Nissan Uses Compressed Air to Achieve Energy Savings
Nissan North America operates on a massive scale. The company’s powertrain assembly plant in Decherd, Tennessee, alone encompasses 1.1 million square feet, and manufactures engines for 14 different vehicles. The facility also handles crankshaft forgings, cylinder block castings, and other machining applications.
Over the course of one year, the powertrain plant churns out approximately 1.4 million engines, an equal number of crankshaft forgings, and 456,000 cylinder block castings.
If you extrapolate that scale of operation to Nissan’s ten other locations across North America, you can get a grasp of just how big the company’s manufacturing presence really is. And, when you start talking about energy management, any one project can become a major undertaking involving a large number of people. Those projects also have a tremendous impact — both financially and environmentally.
Nissan’s formal energy management program is called the Nissan Green Program, and it has helped Nissan earn recognition as an ENERGY STAR® Partner of the Year from the U.S. Environmental Protection Agency (EPA) every year since 2010.
Compressed air projects play a huge part in Nissan’s energy management program — especially when you consider that compressed air accounts for more than one fifth of the powertrain plant’s total energy spend. We had the opportunity to learn about the Nissan Green Program from one of the company’s key professionals in energy management, Mike Clemmer, Director/Plant Manager — Paint & Plastics at Nissan North America. Specifically, Clemmer discussed Nissan’s energy management strategy as it pertains to compressed air, detailing specific optimization projects that led to substantial energy savings.
Managing Compressed Air at Nissan
Compressed air is an integral part of Nissan’s operations, and is used for a wide range of applications. Compressed air piping networks run throughout the company’s manufacturing facilities, and the energy management team places a lot of emphasis on finding and repairing air leaks.
Compressed air is a vital part of the manufacturing operations at Nissan’s vehicle assembly plant in Canton, Mississippi.
Nissan uses compressed air in a wide variety of applications, including spray finishing.
“Compressed air is essential to any manufacturing process, particularly in the automotive industry, and it accounts for about 23 percent of total energy costs at our powertrain facility,” Clemmer explained. “With that in mind, we have two full-time workers in each of our manufacturing facilities — vehicle assembly plants in Smyrna, Tennessee, and Canton, Mississippi, and the powertrain plant in Decherd, Tennessee — dedicated to identifying and repairing air leaks. By regularly checking the meters, conducting leak checks and repairs, and performing audits, the energy team aims to achieve a compressed air leak rate of less than 10 percent of compressor output.”

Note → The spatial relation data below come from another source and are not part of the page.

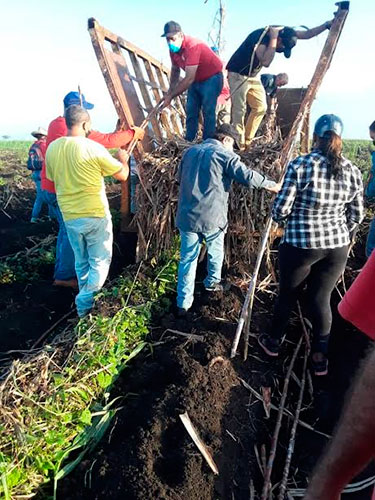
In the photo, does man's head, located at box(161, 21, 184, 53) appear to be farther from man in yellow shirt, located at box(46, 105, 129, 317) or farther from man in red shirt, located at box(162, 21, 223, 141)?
man in yellow shirt, located at box(46, 105, 129, 317)

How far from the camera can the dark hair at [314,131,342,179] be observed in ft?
10.5

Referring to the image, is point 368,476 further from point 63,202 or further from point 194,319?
point 63,202

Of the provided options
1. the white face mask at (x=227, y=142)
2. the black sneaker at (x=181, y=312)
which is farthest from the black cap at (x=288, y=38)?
the black sneaker at (x=181, y=312)

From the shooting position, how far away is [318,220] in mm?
3389

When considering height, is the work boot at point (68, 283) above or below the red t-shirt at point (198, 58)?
below

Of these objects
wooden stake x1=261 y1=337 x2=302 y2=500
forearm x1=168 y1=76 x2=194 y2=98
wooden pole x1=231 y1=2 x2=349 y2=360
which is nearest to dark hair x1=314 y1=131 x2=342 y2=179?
wooden pole x1=231 y1=2 x2=349 y2=360

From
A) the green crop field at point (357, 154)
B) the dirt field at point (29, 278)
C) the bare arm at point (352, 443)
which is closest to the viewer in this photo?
the bare arm at point (352, 443)

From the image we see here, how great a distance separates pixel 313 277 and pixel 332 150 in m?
1.06

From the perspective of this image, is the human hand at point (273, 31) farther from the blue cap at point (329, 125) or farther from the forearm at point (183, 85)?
the blue cap at point (329, 125)

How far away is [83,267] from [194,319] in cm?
142

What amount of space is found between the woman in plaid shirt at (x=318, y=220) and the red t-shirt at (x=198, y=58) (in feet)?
7.46

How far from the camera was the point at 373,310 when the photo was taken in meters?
1.28

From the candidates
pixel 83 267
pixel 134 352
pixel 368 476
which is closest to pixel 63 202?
pixel 83 267

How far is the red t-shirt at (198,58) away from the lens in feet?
16.1
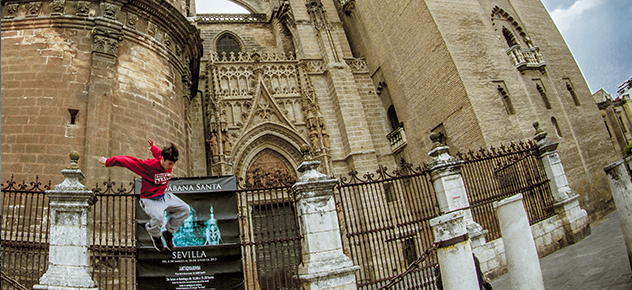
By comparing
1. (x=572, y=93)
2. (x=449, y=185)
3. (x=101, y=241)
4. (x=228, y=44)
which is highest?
(x=228, y=44)

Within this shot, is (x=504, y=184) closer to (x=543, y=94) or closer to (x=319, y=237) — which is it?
(x=319, y=237)

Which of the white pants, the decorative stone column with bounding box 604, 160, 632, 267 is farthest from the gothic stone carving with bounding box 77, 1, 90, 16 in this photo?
the decorative stone column with bounding box 604, 160, 632, 267

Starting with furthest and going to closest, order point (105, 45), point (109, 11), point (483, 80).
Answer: point (483, 80)
point (109, 11)
point (105, 45)

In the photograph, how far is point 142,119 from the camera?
392 inches

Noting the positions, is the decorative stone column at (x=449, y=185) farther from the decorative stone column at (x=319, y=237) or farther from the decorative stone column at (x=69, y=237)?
the decorative stone column at (x=69, y=237)

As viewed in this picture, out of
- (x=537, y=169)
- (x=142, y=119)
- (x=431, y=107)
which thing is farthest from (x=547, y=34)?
(x=142, y=119)

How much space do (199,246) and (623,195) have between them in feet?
20.0

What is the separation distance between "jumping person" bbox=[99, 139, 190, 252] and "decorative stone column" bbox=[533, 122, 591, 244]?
7.80 m

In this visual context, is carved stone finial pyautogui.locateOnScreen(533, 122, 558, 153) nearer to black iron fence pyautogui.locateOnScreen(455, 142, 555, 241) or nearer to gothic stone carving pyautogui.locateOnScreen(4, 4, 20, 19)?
black iron fence pyautogui.locateOnScreen(455, 142, 555, 241)

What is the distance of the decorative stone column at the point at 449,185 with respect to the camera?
6910mm

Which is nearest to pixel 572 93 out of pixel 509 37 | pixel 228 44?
pixel 509 37

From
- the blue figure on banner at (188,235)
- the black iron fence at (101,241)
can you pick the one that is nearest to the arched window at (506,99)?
the black iron fence at (101,241)

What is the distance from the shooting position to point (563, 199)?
864 cm

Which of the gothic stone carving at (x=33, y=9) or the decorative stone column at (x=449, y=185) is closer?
the decorative stone column at (x=449, y=185)
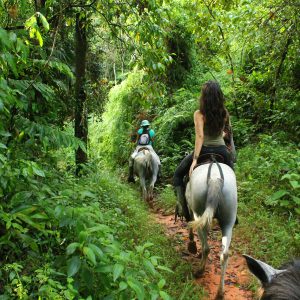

Nissan employs full-time personnel dedicated to identifying and repairing air leaks at each manufacturing facility.
By vigilantly repairing compressed air leaks, Nissan aims to achieve a leak rate of less than 10 percent of compressor output.
Optimizing Air Compressor Controls to Match Demand
Controlling air compressor performance is another focus area for the energy team at Nissan. In one of the projects that Clemmer described, engineers at Nissan centralized their compressed air monitoring system, giving them better insight into how the plant uses its compressed air supply.
“We have simplified the monitoring process by tying the air compressors in several of our manufacturing facilities into a central computer that monitors the system pressure and handles the loading/unloading of the machines,” Clemmer explained. “This has reduced the run-time of our machines to support our manufacturing operations, and it reduced motor starts, which led to improved stability of pressure in our plants.”
In addition, Nissan’s engineers are leveraging inlet guide vanes to better match plant demand with their centrifugal compressors.
“We are also optimizing the control sequence to further reduce unloaded compressed air though the bypass valve,” Clemmer said. “Our manufacturing sites operate multiple centrifugal compressors, and they are equipped with inlet guide vanes. By operating multiple inlet guide vanes in sequence, we are able to throttle our compressed air supply to meet plant demand. We’ve managed to almost entirely eliminate bypassed air with this system.”
Curbing Compressed Air Use
Compressed air is an essential resource for the manufacturing facilities of Nissan North America — to the extent that it is almost ubiquitous. The vehicle assembly plant in Canton, Mississippi, is capable of producing 450,000 vehicles in one year, and it employs more than 6,000 people. At that scale, there is a lot of potential for compressed air waste.
Nissan’s Vehicle Assembly Plant in Canton, Mississippi, produces 10 different vehicle models and spans 1,034 acres.
An inside look at Nissan North America’s assembly plant in Canton, Mississippi
However, two of those employees are exclusively dedicated to diagnosing and repairing compressed air leaks throughout the facility’s 4.2 million square feet. That is the kind of concerted effort needed to maintain energy savings through compressed air management.
Nissan North America’s compressed air optimization projects are just a few of the many energy management initiatives that help Nissan to operate more sustainably. But, when their cumulative impact is measured across the massive scale of operations, even curbing the slightest amount of compressed air makes a major impact.